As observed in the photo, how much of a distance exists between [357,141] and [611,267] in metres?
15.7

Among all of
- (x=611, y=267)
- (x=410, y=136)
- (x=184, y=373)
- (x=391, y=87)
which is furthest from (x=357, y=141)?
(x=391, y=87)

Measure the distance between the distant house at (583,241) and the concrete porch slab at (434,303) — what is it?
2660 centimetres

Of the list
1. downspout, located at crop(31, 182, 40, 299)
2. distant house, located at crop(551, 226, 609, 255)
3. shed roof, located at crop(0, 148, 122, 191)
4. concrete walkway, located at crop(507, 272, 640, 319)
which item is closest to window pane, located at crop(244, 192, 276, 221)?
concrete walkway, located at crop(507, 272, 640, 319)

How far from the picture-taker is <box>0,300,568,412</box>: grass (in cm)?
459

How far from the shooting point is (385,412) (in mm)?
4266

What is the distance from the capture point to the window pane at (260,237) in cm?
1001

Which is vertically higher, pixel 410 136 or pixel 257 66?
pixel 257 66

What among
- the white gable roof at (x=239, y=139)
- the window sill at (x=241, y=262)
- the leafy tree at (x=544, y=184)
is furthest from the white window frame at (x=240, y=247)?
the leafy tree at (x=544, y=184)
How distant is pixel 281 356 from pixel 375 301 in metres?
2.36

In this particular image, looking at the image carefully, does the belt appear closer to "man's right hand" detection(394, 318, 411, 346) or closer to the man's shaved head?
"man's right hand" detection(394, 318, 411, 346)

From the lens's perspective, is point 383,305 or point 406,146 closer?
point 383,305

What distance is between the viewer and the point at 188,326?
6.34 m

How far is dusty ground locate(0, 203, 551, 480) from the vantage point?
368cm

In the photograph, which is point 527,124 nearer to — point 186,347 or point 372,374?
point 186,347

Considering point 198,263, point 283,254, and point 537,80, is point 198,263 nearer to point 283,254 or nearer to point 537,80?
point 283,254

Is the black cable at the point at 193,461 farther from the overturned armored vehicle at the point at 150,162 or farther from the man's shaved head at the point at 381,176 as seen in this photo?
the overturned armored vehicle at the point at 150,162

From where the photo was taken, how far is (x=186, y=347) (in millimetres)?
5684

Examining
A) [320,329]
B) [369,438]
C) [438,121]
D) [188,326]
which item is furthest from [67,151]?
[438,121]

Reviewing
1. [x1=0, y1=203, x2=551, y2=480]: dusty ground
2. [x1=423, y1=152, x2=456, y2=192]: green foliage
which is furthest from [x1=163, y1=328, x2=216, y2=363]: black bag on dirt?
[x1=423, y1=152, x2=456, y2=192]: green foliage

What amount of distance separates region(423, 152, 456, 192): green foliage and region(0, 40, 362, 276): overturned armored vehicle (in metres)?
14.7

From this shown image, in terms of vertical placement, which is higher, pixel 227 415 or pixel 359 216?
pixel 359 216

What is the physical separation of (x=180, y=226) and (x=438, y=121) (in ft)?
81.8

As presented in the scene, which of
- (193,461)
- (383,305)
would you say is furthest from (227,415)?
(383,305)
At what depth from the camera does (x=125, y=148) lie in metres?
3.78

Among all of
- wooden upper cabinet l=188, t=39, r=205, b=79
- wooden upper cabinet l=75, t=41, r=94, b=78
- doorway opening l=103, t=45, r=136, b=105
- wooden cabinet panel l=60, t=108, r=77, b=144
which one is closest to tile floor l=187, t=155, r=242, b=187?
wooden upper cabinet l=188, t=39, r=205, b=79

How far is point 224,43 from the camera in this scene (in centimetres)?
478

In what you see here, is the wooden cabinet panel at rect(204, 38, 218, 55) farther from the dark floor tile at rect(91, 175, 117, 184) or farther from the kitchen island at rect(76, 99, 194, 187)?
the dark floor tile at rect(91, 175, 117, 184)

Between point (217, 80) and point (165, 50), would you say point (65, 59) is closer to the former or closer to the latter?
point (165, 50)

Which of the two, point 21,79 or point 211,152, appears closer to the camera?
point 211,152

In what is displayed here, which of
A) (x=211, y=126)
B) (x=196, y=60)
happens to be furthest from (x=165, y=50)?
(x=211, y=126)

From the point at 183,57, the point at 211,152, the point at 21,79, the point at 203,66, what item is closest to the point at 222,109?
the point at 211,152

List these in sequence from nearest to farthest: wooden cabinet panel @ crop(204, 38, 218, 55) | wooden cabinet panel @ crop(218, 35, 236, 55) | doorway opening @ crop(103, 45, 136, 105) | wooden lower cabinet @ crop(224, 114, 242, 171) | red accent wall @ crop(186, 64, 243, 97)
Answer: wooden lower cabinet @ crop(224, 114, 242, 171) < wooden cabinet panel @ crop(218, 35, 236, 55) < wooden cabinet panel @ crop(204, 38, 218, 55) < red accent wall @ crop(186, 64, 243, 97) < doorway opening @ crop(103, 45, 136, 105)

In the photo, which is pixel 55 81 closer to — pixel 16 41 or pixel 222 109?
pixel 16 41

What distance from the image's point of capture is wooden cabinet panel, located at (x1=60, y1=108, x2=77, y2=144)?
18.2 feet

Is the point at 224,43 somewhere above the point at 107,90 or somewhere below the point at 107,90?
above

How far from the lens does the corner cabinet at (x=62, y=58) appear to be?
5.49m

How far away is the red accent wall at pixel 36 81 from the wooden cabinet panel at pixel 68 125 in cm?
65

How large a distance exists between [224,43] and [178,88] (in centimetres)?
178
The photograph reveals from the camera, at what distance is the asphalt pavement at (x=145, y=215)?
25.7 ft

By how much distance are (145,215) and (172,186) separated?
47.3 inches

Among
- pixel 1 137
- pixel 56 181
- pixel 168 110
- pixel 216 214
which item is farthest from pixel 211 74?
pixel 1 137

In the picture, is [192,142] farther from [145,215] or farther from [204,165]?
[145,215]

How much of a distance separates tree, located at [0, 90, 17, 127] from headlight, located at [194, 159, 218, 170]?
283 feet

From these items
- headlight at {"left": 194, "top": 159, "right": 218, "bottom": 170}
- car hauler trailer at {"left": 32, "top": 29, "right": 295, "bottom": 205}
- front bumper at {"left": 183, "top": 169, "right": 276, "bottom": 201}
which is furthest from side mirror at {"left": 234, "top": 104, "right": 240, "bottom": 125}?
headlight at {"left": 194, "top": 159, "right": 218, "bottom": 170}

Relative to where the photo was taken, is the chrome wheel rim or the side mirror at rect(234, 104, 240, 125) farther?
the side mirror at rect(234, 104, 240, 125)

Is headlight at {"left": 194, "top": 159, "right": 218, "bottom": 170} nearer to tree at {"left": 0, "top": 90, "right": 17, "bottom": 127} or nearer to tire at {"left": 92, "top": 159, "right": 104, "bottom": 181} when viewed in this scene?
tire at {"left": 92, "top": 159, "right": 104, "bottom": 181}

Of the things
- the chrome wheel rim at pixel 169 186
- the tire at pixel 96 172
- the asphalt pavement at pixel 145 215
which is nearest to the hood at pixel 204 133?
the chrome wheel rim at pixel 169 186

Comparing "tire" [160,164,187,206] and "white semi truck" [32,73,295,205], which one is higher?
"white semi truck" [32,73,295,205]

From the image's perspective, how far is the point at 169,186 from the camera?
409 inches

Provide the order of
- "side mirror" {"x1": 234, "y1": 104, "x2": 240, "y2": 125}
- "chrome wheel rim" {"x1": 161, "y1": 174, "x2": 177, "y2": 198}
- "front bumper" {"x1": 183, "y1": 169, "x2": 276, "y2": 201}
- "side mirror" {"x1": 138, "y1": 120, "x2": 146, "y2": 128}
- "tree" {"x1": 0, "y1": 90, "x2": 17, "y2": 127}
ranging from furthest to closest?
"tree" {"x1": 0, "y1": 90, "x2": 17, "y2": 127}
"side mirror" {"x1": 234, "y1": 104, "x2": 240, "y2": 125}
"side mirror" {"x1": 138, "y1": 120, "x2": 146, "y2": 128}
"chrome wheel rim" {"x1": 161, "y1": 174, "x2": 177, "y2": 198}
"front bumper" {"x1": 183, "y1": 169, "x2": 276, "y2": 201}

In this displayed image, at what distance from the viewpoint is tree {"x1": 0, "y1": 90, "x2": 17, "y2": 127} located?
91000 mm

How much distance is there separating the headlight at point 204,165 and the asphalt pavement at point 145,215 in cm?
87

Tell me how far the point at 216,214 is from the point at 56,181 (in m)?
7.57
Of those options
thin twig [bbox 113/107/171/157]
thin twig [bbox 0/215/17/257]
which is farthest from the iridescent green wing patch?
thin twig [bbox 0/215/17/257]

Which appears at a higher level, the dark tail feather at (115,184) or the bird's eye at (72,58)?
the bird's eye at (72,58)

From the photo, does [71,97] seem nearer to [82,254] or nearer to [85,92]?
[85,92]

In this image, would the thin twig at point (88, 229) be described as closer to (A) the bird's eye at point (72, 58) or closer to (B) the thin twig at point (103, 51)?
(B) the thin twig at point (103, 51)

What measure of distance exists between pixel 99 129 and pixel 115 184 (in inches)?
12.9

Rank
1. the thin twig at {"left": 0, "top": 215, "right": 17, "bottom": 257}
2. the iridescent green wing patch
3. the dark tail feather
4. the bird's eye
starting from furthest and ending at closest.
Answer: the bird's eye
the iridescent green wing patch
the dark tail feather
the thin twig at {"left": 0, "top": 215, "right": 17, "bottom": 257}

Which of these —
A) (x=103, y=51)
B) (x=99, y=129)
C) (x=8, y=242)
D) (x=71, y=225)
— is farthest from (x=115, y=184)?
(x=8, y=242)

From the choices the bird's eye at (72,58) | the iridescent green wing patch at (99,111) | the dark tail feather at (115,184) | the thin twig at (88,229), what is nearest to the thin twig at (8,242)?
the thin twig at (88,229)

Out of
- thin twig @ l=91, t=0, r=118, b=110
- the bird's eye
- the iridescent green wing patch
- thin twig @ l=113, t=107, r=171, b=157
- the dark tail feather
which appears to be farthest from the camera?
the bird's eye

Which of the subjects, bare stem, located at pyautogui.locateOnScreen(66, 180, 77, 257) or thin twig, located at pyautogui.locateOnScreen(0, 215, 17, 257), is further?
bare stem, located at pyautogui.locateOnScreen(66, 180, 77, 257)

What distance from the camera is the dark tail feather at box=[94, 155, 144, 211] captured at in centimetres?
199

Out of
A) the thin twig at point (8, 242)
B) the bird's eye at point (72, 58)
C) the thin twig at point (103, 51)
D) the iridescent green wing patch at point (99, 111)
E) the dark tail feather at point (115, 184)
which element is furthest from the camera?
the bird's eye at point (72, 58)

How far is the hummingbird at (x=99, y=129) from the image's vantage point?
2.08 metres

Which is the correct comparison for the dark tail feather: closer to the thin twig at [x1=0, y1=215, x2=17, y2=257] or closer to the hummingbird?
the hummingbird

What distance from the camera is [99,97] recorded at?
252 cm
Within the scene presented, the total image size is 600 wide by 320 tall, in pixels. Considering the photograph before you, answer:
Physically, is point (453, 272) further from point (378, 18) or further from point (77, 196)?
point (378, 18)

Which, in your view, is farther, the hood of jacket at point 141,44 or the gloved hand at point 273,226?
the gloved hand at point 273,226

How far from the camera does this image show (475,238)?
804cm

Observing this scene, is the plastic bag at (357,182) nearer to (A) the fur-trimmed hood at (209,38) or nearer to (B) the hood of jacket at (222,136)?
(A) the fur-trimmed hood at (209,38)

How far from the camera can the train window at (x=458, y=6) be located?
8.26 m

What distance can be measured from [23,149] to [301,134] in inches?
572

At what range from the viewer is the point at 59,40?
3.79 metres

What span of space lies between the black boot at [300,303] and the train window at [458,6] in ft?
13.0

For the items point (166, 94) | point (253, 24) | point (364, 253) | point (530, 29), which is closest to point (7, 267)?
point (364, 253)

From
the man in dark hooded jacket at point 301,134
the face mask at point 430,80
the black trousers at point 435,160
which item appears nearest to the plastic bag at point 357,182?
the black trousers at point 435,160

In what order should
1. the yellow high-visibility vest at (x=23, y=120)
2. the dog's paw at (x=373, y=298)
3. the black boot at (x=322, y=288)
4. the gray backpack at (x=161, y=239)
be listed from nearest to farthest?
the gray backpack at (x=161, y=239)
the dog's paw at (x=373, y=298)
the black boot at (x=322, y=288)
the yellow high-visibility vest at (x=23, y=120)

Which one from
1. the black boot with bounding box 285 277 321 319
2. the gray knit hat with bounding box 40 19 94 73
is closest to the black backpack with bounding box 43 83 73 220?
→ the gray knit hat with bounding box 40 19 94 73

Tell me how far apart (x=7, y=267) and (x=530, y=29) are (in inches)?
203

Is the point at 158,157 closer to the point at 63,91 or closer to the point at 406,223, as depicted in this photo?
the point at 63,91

→ **Instructions to follow**
List every line of the data above that contains the string "does", copying each line in full.

→ **Problem solution**
In this particular image, looking at the image carefully, does the belt appear closer to "man's right hand" detection(394, 318, 411, 346) or closer to the man's shaved head?
At what depth from the camera does (x=125, y=148) lie in metres?
How far from the lens does the corner cabinet at (x=62, y=58) appear to be?
From the photo, does [71,97] seem nearer to [82,254] or nearer to [85,92]?
How far from the camera does this image show (475,238)?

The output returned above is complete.